*AUSZUG ZUM LESEN*
Skript: Selbstheilung für FHEM und PILIGHT ( no pilight ssdp connections found )

Begonnen von ikea, 24 November 2018, 00:10:25

Vorheriges Thema - Nächstes Thema

ikea

Moin,

ich nutze FHEM und pilight seit Jahren. Immer wieder stand ich vor dem Problem, dass sich einer der Dienste FHEM oder PILIGHT (offensichtlich grundlos oder aufgrund von Fehlern in FHEM-Modulen) verabschiedet hat. Das zeigte sich dann darin, dass FHEM nicht oder nur fehlerhaft lief (WebGUI nicht erreichbar) und/oder die Fehlermeldung " no pilight ssdp connections found " auftrat.

Ich habe ein Skript geschrieben, dass per CRON alle x Minuten ausgeführt wird.
Dann wird die Funktionalität von FHEM und PILIGHT geprüft.
Bei einem Fehler werden dann die jeweiligen Dienste neu gestartet.
Wenn das nach x Versuchen ohne Erfolg ist, kann auf Wunsch das gesamte System rebootet werden.

Auf Wunsch kann eine Fehlermeldung in Dein FHEM-Log ausgegeben werden.

Hier das Skript, vielleicht kann es der ein oder andere gebrauchen.

Download: http://www.emjau.de/downloads/selfhealer_fhem_piligth.sh

Die gesamte Beschreibung zur Handhabung und Individualisierung des Skripts befindet sich in den Kommentaren am Anfang des Skripts.

Ich habe es auf meinem Pi 3B mit Raspbian implementiert.

Wenn irgendwas nicht funktioniert oder Fragen bestehen - bitte kontaktier mich mit Angaben zu Deinem System und genauer Fehlerbeschreibung.
Ich möchte das Skript kontinuierlich verbessern, so dass es für alle User möglichst einfach und problemlos einzusetzen ist.
Dazu brauche ich den Input derjenigen, die es ausprobiert haben.
Danke!

UPDATE 2018-11-24 : Ermittlung des absoluten Pfades bei Ausführung durch CRON ist gefixt!


#!/bin/bash

# =====================================================================================
# Self-Healer for the services FHEM und PILIGHT
# (c)2018 by emjau
# contact fhem@emjau.de for help (put catchword FHEM to subject!)
# =====================================================================================
#
# ! ! ! !
# Please read carefully to understand how to get this script working correctly ! ! ! !
# ! ! ! !
#
# =====================================================================================
#
# This script is checking if the services FHEM and PILIGHT are running properly
# If malfunction is detected these services are restarted
# After repeatedly unsuccessful attempts the whole system can be rebootet (if you allow)
#
# Put this script to [YourDirectory].
# You may change the script's name, it must end with .sh
# The names of the state- and log-files will be automatically adapted.
#
# The script needs full-access-rights 777:
# >> chmod 777 [YourDirectory]/[scriptname].sh
#
# Run the script periodically, i.g. every 5 minutes:
# Entry in CRONTAB:  ( >> sudo crontab -e)

*AUFGABENLISTE*
• a. Zähle alle Maßnahmen auf, die das Skript laut der deutschen Beschreibung im Forenbeitrag ergreift, von der Prüfung der Dienste bis zur Fehlermeldung.
• b. Zitiere aus dem Forenbeitrag den Abschnitt, der bei „Ich habe es“ beginnt und bei „problemlos einzusetzen ist.“ endet.
Die Zeilen haben mit dem Forenbeitrag nichts zu tun.

*VORLIEGENDES MATERIAL*

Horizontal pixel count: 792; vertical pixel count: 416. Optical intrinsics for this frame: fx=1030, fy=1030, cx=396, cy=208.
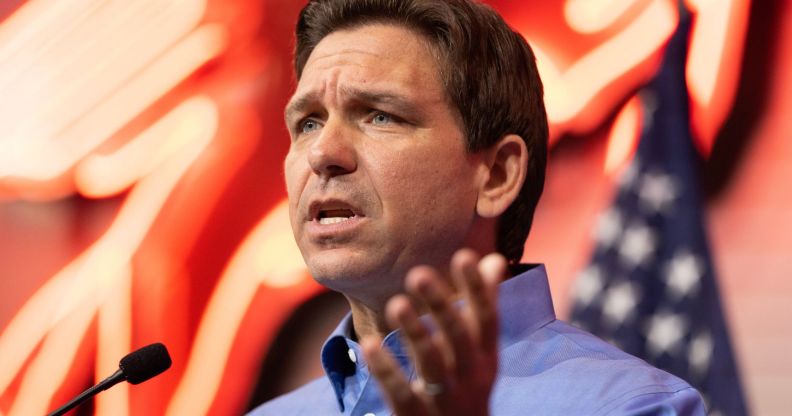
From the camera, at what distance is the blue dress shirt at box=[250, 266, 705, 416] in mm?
1517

*RICHTIGE LÖSUNGEN*
• a.
- Es prüft die Funktionalität von FHEM und PILIGHT.
- Bei einem Fehler startet es die jeweiligen Dienste neu.
- Nach x erfolglosen Versuchen kann es auf Wunsch das gesamte System rebooten.
- Auf Wunsch gibt es eine Fehlermeldung im FHEM-Log aus.

• b.
Ich habe es auf meinem Pi 3B mit Raspbian implementiert.

Wenn irgendwas nicht funktioniert oder Fragen bestehen - bitte kontaktier mich mit Angaben zu Deinem System und genauer Fehlerbeschreibung.
Ich möchte das Skript kontinuierlich verbessern, so dass es für alle User möglichst einfach und problemlos einzusetzen ist.